## Task item
A word-for-word copy is needed of the line containing "Tiệm Vàng Ý Ngọc" and every line after it through the end of the records below, leaving out all pictures.

## Information shown
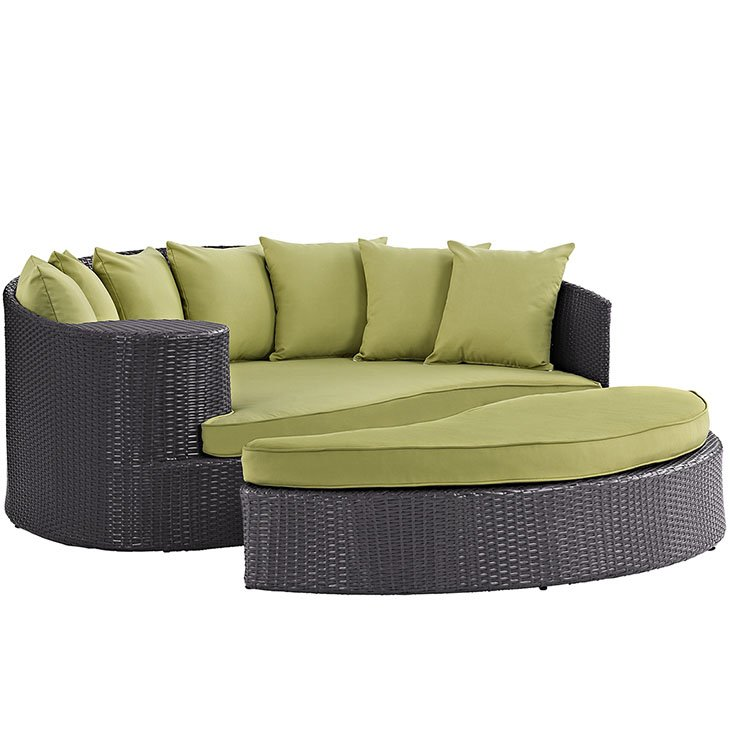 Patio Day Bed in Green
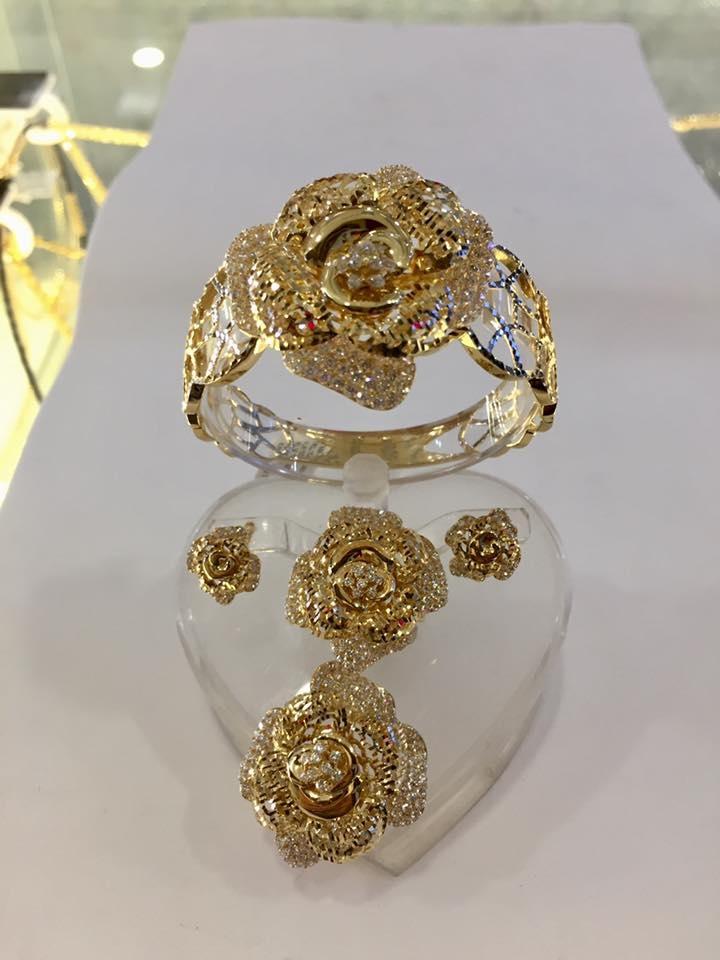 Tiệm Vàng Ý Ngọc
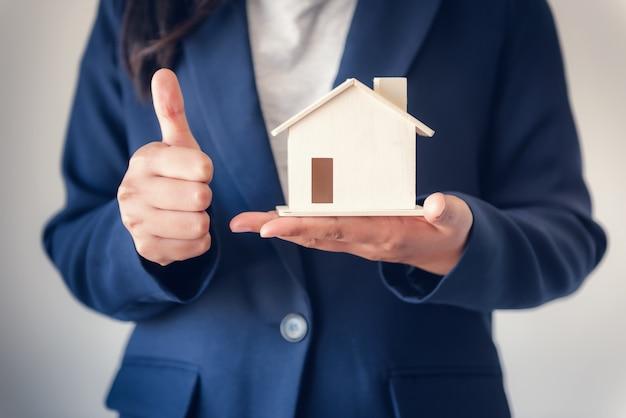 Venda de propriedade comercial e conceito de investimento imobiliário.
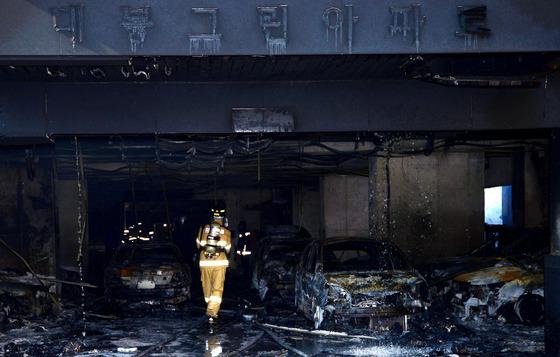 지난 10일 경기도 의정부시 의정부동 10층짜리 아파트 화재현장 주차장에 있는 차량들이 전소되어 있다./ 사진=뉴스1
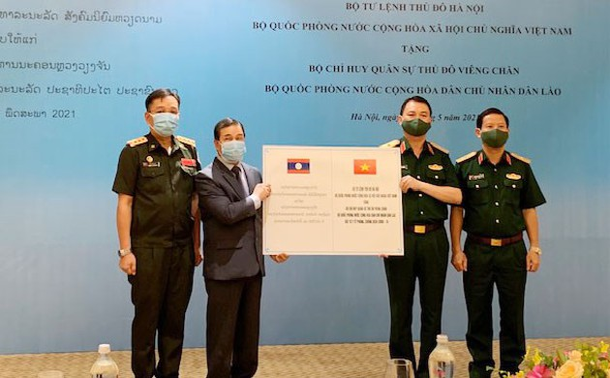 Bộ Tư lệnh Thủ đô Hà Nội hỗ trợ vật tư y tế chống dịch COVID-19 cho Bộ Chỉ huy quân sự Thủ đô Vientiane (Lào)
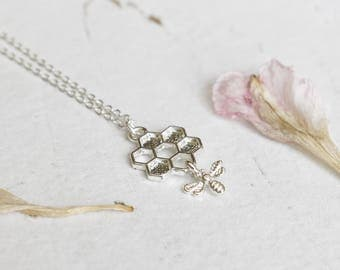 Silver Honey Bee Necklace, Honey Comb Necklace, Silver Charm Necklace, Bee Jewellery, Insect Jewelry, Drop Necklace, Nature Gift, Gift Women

## Response box
 Tiệm Vàng Ý Ngọc
 Venda de propriedade comercial e conceito de investimento imobiliário.
 지난 10일 경기도 의정부시 의정부동 10층짜리 아파트 화재현장 주차장에 있는 차량들이 전소되어 있다./ 사진=뉴스1
 Bộ Tư lệnh Thủ đô Hà Nội hỗ trợ vật tư y tế chống dịch COVID-19 cho Bộ Chỉ huy quân sự Thủ đô Vientiane (Lào)
 Silver Honey Bee Necklace, Honey Comb Necklace, Silver Charm Necklace, Bee Jewellery, Insect Jewelry, Drop Necklace, Nature Gift, Gift Women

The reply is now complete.